───── Material supplied

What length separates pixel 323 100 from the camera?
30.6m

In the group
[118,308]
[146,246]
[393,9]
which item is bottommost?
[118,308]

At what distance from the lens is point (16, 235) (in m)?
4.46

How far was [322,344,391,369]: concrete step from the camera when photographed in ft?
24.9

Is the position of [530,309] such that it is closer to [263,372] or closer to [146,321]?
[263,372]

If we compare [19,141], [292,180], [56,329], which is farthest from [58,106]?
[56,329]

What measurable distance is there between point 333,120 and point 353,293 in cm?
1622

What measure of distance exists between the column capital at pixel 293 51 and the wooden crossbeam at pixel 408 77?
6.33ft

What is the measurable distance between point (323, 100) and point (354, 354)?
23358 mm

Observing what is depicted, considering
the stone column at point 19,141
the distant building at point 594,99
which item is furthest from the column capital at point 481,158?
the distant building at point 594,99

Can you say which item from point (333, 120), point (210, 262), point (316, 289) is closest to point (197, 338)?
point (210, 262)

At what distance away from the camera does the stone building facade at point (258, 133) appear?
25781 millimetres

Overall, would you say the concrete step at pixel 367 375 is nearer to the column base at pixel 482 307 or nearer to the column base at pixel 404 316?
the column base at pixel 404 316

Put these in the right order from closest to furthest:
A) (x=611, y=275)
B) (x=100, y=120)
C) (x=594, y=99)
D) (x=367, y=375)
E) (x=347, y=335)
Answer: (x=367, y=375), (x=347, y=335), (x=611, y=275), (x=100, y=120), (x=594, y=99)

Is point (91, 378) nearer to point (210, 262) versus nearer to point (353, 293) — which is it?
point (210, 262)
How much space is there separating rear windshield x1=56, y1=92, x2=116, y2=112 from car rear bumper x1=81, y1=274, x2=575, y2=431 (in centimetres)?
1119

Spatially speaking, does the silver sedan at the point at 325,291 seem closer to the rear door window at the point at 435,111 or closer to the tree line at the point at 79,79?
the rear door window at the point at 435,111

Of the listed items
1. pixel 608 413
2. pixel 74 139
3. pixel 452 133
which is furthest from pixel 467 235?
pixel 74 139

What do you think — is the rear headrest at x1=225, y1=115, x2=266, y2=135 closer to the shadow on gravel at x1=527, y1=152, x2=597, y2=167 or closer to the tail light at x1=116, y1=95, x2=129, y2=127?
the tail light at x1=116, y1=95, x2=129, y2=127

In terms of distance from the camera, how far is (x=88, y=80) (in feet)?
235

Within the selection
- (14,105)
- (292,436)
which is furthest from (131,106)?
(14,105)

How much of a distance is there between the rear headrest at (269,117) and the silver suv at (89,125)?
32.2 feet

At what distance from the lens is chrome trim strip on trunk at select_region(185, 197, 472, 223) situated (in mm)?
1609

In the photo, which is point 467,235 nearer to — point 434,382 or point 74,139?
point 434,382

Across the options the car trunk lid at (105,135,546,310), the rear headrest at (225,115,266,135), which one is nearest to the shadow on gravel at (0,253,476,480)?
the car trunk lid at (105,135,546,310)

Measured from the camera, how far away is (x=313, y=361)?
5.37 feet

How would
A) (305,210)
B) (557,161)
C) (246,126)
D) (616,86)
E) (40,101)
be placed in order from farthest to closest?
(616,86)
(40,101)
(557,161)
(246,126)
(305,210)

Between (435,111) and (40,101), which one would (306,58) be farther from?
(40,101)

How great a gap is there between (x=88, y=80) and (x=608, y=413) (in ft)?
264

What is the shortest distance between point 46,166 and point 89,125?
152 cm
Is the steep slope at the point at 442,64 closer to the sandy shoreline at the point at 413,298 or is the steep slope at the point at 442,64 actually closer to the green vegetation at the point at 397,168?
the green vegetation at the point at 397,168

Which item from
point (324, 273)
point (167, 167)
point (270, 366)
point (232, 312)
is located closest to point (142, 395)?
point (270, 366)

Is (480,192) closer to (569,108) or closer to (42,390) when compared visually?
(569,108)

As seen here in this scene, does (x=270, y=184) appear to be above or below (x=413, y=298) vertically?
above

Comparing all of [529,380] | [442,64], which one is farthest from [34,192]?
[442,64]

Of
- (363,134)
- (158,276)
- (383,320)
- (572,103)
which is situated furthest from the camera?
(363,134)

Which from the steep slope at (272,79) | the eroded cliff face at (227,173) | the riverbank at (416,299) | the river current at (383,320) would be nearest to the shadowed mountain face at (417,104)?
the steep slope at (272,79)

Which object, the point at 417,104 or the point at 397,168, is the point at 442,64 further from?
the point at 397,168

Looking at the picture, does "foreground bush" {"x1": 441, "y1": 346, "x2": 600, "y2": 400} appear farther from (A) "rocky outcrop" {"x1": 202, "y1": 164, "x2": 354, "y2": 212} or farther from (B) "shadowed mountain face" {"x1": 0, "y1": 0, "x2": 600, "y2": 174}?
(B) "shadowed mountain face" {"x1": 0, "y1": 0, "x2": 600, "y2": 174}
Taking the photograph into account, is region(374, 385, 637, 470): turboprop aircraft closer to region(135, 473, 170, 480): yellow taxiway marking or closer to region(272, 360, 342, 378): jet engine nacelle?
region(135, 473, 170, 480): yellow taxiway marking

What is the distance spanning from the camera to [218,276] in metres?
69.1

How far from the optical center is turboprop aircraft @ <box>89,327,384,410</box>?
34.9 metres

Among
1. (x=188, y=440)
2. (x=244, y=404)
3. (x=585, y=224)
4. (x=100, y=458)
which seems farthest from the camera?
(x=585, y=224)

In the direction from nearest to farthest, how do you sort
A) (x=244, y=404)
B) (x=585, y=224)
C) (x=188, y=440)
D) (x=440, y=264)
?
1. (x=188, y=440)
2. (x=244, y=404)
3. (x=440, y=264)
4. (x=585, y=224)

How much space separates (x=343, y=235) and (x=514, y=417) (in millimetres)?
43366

──────────

▸ **Exercise prompt**
Can you return, verbatim, the span of the items above that begins with the line containing "Measured from the" and ends with the line containing "34.9 metres", both lines included?

▸ **Exercise solution**
Measured from the camera, how far away is (x=313, y=361)?
5.37 feet

How would
A) (305,210)
B) (557,161)
C) (246,126)
D) (616,86)
E) (40,101)
be placed in order from farthest to closest?
(616,86)
(40,101)
(557,161)
(246,126)
(305,210)

Between (435,111) and (40,101), which one would (306,58) be farther from?
(40,101)

How great a gap is there between (x=88, y=80) and (x=608, y=413) (in ft)?
264

What is the shortest distance between point 46,166 and point 89,125?
152 cm
Is the steep slope at the point at 442,64 closer to the sandy shoreline at the point at 413,298 or is the steep slope at the point at 442,64 actually closer to the green vegetation at the point at 397,168?
the green vegetation at the point at 397,168

Which item from
point (324, 273)
point (167, 167)
point (270, 366)
point (232, 312)
is located closest to point (142, 395)?
point (270, 366)

Is (480,192) closer to (569,108) or closer to (42,390) when compared visually?
(569,108)

As seen here in this scene, does (x=270, y=184) appear to be above or below (x=413, y=298) vertically?
above

Comparing all of [529,380] | [442,64], which one is farthest from [34,192]?
[442,64]

Of
- (363,134)
- (158,276)
- (383,320)
- (572,103)
which is situated furthest from the camera?
(363,134)

Which from the steep slope at (272,79) | the eroded cliff face at (227,173) | the riverbank at (416,299) | the river current at (383,320) would be nearest to the shadowed mountain face at (417,104)?
the steep slope at (272,79)

Which object, the point at 417,104 or the point at 397,168, is the point at 442,64 further from?
the point at 397,168

Looking at the picture, does "foreground bush" {"x1": 441, "y1": 346, "x2": 600, "y2": 400} appear farther from (A) "rocky outcrop" {"x1": 202, "y1": 164, "x2": 354, "y2": 212} or farther from (B) "shadowed mountain face" {"x1": 0, "y1": 0, "x2": 600, "y2": 174}?
(B) "shadowed mountain face" {"x1": 0, "y1": 0, "x2": 600, "y2": 174}
Taking the photograph into account, is region(374, 385, 637, 470): turboprop aircraft closer to region(135, 473, 170, 480): yellow taxiway marking or closer to region(272, 360, 342, 378): jet engine nacelle?
region(135, 473, 170, 480): yellow taxiway marking

What is the distance spanning from the camera to [218,276] in metres?
69.1

How far from the optical center is turboprop aircraft @ <box>89,327,384,410</box>?
34.9 metres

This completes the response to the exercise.